Sejarah Singkat Budidaya Patin di Vietnam
Ikan Patin, Pangasius bocourti dan Pangasianodon hypophhthalamus telah dibudidayakan di Delta Mekong sejak 1960-an. Benih diperoleh dari hasil pengangkapan di Alam dengan melakukan perdagangan lintas batas dari utara ke selatan di sepanjang dua sungai dekat perbatasan Vietnam. Namun benih di Alam mengalami berbagai kendala yaitu ketersediaannya dipengaruhi oleh faktor musiman dan ketersediaanya mengalami penurunan akibat over fishing sehingga pada tahun 2000 pemerintah melakukan larangan penangkapan benih liar di Alam yang diikuti dengan pengembangan budidaya pembenihan. Penelitian pemijahan mulanya terkonsentrasi pada metode  penyuntikan karena dianggap memiliki potensi untuk ekspor serta terbukti lebih mudah berkembang biak, lebih subur, lebih keras dan lebih cepat tumbuh. Hal ini juga terbukti dapat diterima oleh pasar ekspor yang menunjukan reorientasi yang hampir lengkap terhadap produk hasil budidaya dan pembenihan.

Pada tahun 2000 Vietnam menandatangani Perjanjian Perdagangan Bilateral dengan AS yang menghasilkan penurunan besar dalam tarif yang dikenakan pada barang-barang impor oleh kedua negara. Sehingga pada tahun 2001 AS telah menjadi pasar terbesar untuk ekspor Patin Vietnam dengan menyumbang 71% dari total pangsa pasarnya. Pada tahun 2002 undang-undang disahkan untuk mengilegalkan ekspor Patin Vietnam di AS. Meskipun didasarkan pada klaim yang tidak berdasar bahwa ikan Vietnam diekspor dengan harga di bawah biaya produksi, tindakan sepihak ini akhirnya dilaksanakan dengan mengakibatkan tarif 38-64% dikenakan pada impor Vietnam.

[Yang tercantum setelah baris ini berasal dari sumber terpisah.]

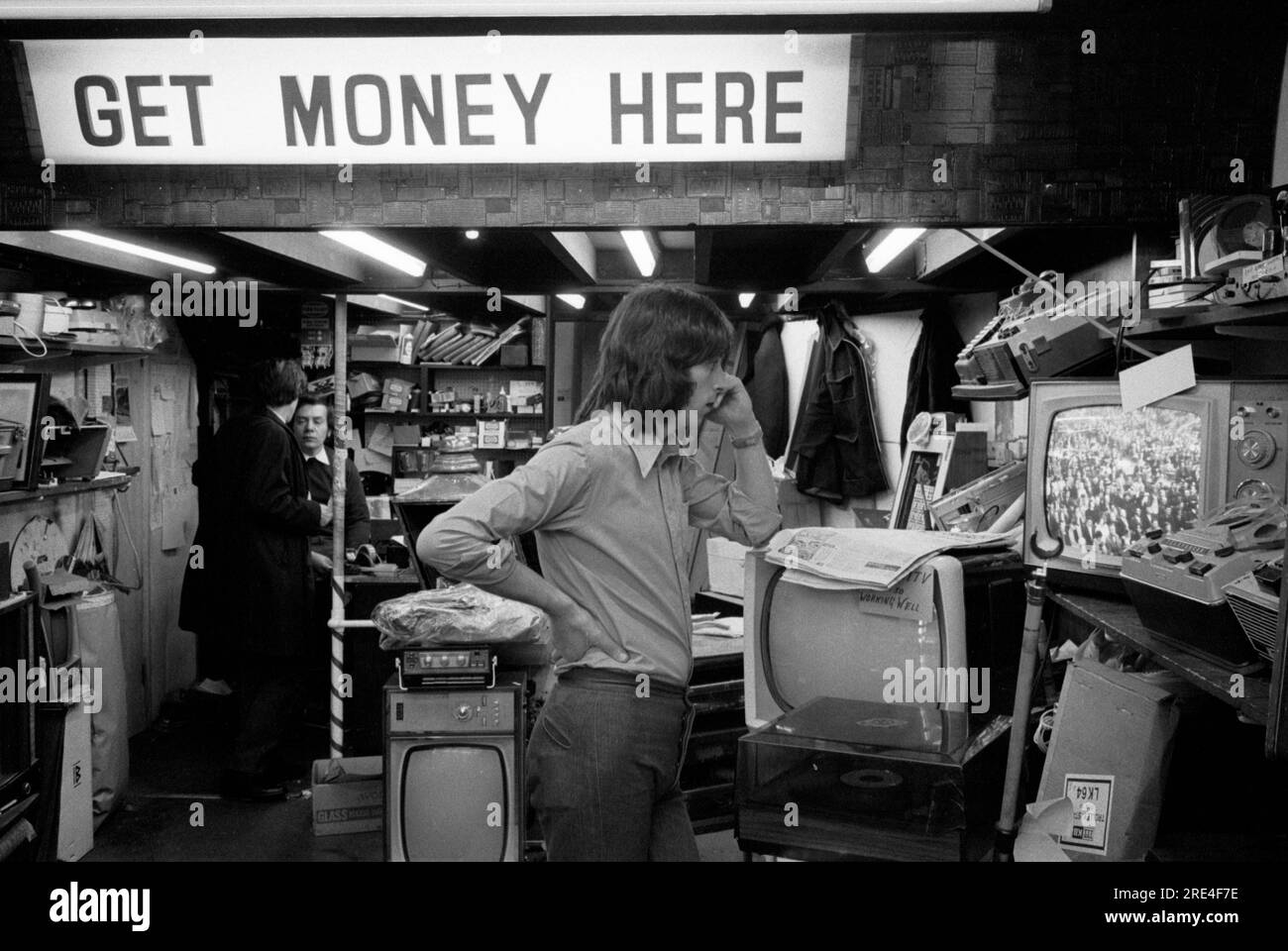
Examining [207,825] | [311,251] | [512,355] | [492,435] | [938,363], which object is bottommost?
[207,825]

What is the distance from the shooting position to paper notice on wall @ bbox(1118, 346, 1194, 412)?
5.57 ft

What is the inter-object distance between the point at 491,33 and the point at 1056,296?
5.54 ft

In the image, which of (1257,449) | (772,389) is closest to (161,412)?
(772,389)

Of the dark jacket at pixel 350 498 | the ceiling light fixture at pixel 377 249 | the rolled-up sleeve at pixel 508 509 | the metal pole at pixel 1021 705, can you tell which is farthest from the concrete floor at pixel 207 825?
the ceiling light fixture at pixel 377 249

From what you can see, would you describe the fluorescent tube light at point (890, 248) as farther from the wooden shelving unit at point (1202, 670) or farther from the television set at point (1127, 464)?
the wooden shelving unit at point (1202, 670)

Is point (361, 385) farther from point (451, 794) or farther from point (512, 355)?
point (451, 794)

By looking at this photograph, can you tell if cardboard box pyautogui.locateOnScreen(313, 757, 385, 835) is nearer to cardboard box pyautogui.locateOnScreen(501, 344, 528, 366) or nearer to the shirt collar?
the shirt collar

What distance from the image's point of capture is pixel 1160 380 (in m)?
1.74

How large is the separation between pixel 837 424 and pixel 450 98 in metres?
3.59

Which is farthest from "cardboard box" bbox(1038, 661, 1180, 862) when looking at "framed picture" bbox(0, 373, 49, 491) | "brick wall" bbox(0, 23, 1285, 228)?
"framed picture" bbox(0, 373, 49, 491)

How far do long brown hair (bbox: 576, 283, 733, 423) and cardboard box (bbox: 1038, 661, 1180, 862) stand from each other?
97 centimetres

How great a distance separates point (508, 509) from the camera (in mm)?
1695

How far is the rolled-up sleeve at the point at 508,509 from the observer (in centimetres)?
170

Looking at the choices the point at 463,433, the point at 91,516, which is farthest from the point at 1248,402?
the point at 463,433
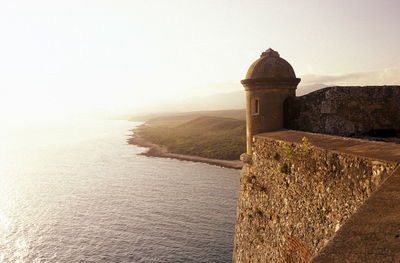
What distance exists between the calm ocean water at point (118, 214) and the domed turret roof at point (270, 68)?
1976 cm

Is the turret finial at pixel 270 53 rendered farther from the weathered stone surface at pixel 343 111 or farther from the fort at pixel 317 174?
the weathered stone surface at pixel 343 111

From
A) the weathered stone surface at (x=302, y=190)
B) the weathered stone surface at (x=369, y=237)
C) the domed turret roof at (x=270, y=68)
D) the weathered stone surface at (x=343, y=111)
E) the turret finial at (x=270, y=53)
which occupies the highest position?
the turret finial at (x=270, y=53)

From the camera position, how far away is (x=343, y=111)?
14539 millimetres

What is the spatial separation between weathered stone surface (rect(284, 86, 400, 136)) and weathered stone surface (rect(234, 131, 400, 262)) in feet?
11.4

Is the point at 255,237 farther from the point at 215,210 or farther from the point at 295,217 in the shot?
the point at 215,210

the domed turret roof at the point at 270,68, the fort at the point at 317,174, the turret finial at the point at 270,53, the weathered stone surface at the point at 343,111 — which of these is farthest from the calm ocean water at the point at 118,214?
the turret finial at the point at 270,53

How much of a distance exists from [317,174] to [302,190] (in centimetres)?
97

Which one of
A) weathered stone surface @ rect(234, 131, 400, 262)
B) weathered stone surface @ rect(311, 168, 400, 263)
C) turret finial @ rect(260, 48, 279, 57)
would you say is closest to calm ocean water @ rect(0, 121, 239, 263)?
weathered stone surface @ rect(234, 131, 400, 262)

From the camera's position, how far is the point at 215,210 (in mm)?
37969

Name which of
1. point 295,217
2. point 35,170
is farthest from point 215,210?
point 35,170

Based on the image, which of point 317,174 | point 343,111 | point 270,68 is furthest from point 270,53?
point 317,174

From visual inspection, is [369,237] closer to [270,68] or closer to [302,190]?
[302,190]

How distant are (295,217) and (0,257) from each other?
31790 millimetres

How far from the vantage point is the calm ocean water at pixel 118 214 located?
2961 cm
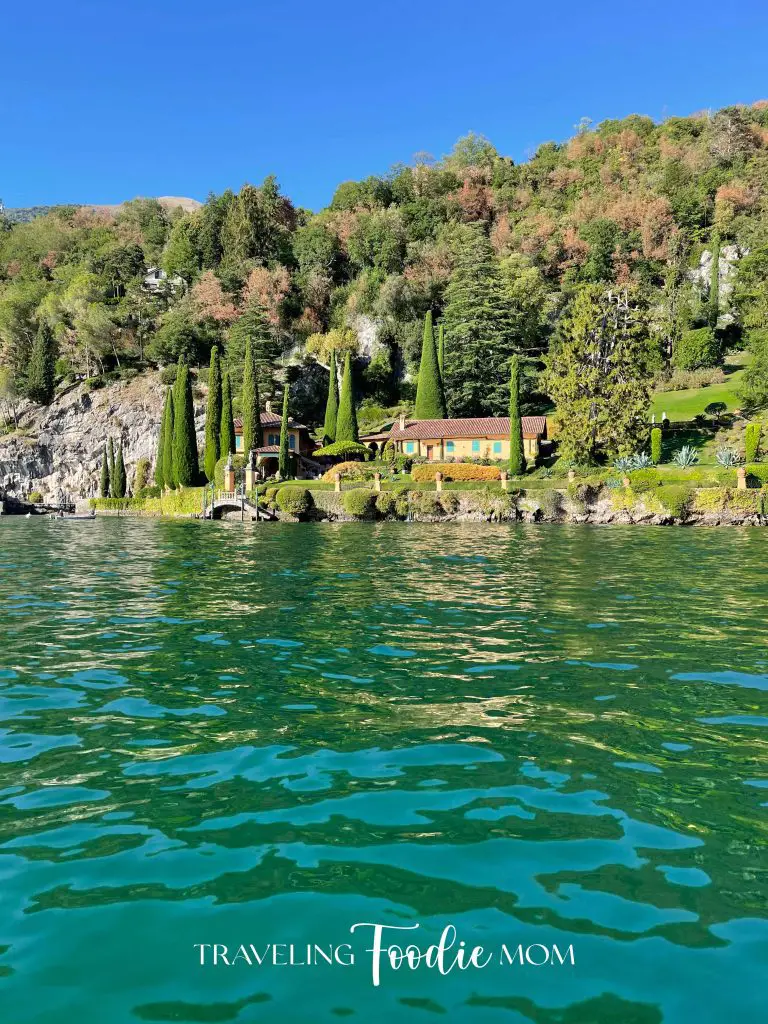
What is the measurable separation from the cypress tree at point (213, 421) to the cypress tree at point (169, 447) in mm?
3810

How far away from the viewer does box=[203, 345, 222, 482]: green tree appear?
6638cm

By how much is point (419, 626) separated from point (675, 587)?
748 cm

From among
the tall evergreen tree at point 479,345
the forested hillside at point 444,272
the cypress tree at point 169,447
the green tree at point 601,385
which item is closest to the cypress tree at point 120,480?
the cypress tree at point 169,447

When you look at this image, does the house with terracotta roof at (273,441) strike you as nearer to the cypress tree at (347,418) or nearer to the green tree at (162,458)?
the cypress tree at (347,418)

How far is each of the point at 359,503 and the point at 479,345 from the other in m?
31.5

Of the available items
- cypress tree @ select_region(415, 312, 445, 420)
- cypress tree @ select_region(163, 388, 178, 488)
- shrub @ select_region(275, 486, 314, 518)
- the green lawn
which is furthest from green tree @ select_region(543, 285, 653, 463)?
cypress tree @ select_region(163, 388, 178, 488)

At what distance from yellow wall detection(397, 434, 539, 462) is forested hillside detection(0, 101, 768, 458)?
8.81 m

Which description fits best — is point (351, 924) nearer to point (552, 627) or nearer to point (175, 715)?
point (175, 715)

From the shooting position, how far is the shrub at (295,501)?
50.8 meters

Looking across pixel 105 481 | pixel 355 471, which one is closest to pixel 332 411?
pixel 355 471

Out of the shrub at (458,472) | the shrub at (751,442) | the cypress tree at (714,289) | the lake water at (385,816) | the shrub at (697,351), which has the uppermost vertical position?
the cypress tree at (714,289)

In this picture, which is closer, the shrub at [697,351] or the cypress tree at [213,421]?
the cypress tree at [213,421]

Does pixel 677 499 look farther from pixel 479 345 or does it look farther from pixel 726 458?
pixel 479 345

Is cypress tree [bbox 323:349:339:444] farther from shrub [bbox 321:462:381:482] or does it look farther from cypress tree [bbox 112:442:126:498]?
cypress tree [bbox 112:442:126:498]
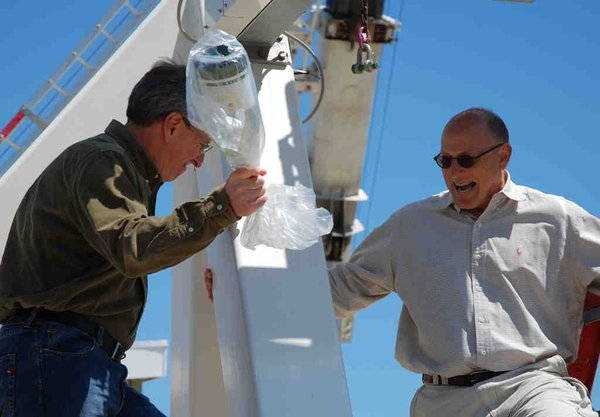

Patin telah menjadi sumber pendapatan ekspor yang signifikan dengan berkontribusi menghasilkan hampir $ 1 miliar pada tahun 2007 dan dilaporkan menyokong mata pencaharian (langsung dan tidak langsung) dari 105.535 orang serta telah menyediakan 116.000 lapangan pekerjaan tambahan. Oleh karena itu, industri ini signifikan di tingkat nasional dan sangat penting bagi Delta Mekong karena konsentrasi geografisnya di sana. Singkatnya, dengan penelitian dan pengembangan awal pada reproduksi buatan, budidaya Patin untuk ekspor relatif independen dari intervensi negara, yang didorong terutama oleh petani, pengolah dan perusahaan pakan.
Hubungan Sosial dan Produksi Patin di Vietnam - Hantu Laut
Produksi Patin di Vietnam

Fitur Penting dari Sistem Produksi
Ikan Patin (P. hypophthalmus) memiliki kemampuan untuk mengambil oksigen di atas permukaan air selain oksigen terlarut di bawahnya. Karakteristik fisiologis ini memungkinkannya untuk mentolerir kondisi lingkungan yang akan berakibat fatal bagi banyak spesies ikan budidaya, sehingga dari hal tersebut ikan patin dapat dibudidayakan pada kepadatan yang tinggi. Hasil yang luar biasa ini menjadikan budidaya Patin Vietnam sebagai sistem produksi pangan komersial paling intensif dan produktif di dunia. Mempertahankan biomassa ikan dengan tingkat tinggi seperti itu bergantung pada penggunaan sejumlah besar pakan yang sesuai bagi kebutuhan ikan, dan disamping itu pakan menyumbang 75% atau lebih dari biaya operasi.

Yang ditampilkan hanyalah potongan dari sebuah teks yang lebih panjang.